In 16 HIV/HBV co-infected adults administered emtricitabine/tenofovir alafenamide/bictegravir (8 HIV/HBV treatment-naïve adults in Study GS-US-380-1490; 8 HIV/HBV suppressed adults in Study GS-US-380-1878), the safety profile of emtricitabine/tenofovir alafenamide/bictegravir was similar to that in patients with HIV-1 monoinfection.

Elderly

Studies GS-US-380-1844, GS-US-380-1878 and the dedicated Study GS-US-380-4449 in patients ≥65 years old (evaluation of 86 HIV-1 infected, virologically-suppressed subjects ≥65 years old) included 111 patients aged ≥65 years who received emtricitabine/tenofovir alafenamide/bictegravir. In these patients, no differences in the safety profile of emtricitabine/tenofovir alafenamide/bictegravir were observed.
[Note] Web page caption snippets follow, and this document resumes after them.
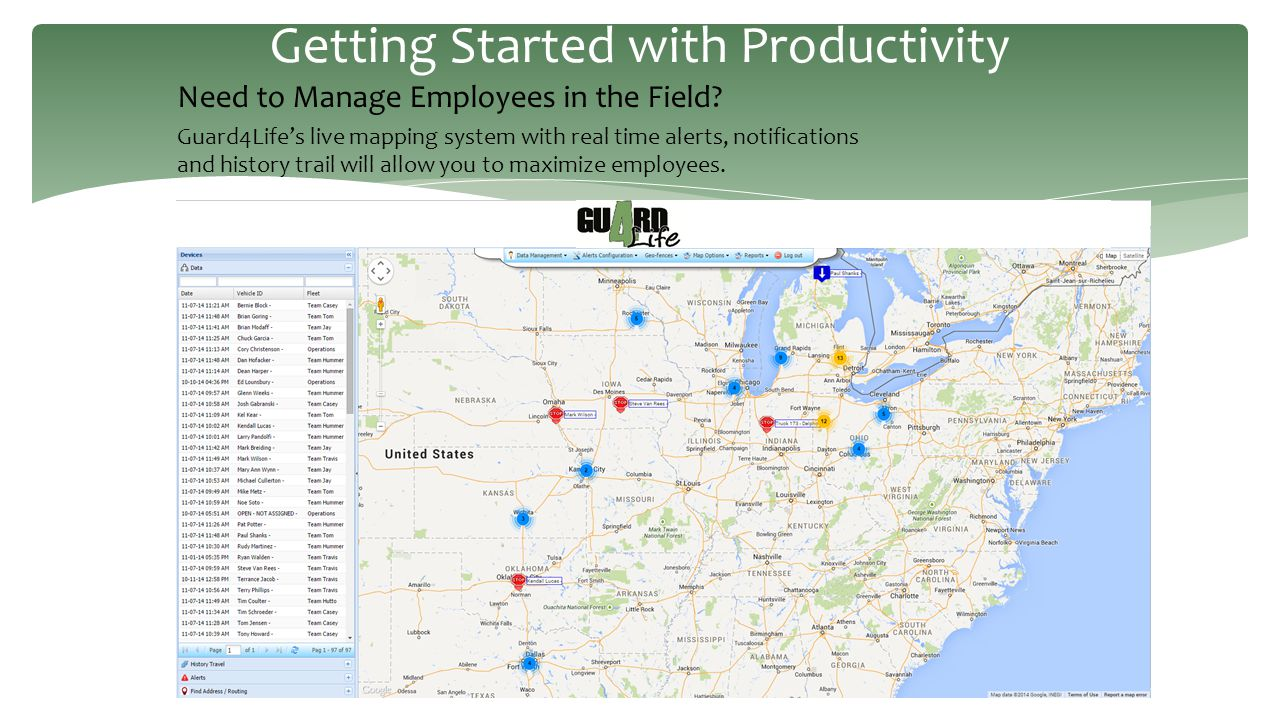 Getting Started with Productivity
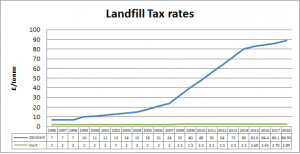 Waste landfill tax increasing the price of commercial waste collection graph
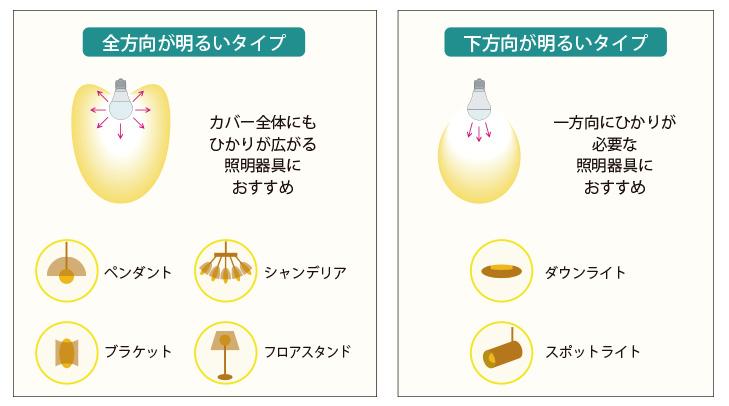 led電球広がり図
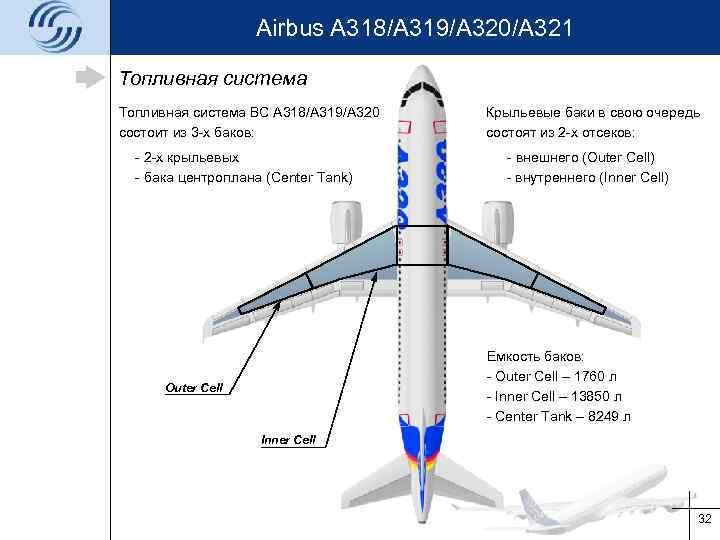 Airbus A 318/A 319/A 320/A 321 Топливная система ВС А 318/A 319/A 320 состоит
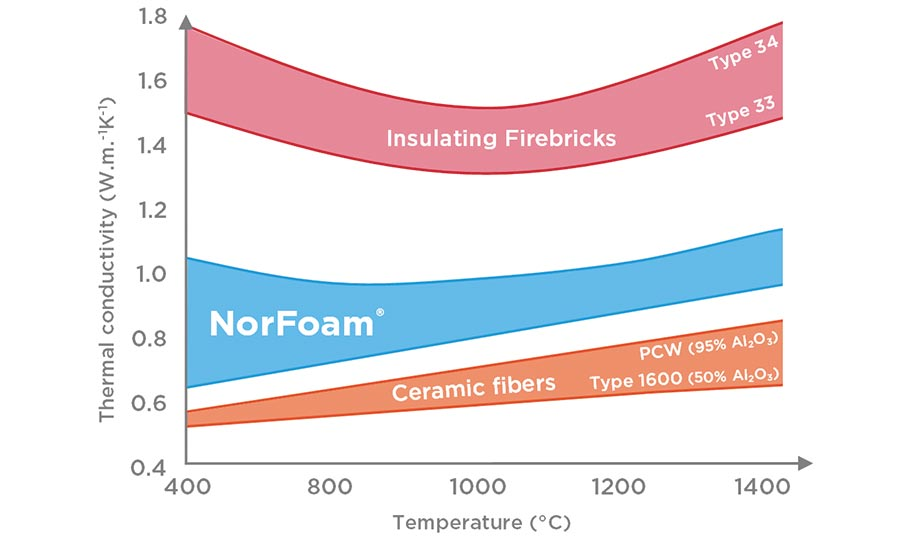 Comparative thermal conductivity of ceramic foams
Patients with renal impairment

The safety of emtricitabine + tenofovir alafenamide was evaluated in a single arm, open-label clinical study (GS-US-292-1825), in which 55 virologically-suppressed HIV-1 infected patients with end stage renal disease (eGFRCG <15 mL/min) on chronic haemodialysis received emtricitabine + tenofovir alafenamide in combination with elvitegravir + cobicistat as a fixed-dose combination tablet for 96 weeks. In an extension phase of Study GS-US-292-1825, 10 patients switched to emtricitabine/tenofovir alafenamide/bictegravir for 48 weeks. No additional adverse reactions were identified in patients with end stage renal disease on chronic haemodialysis in this study.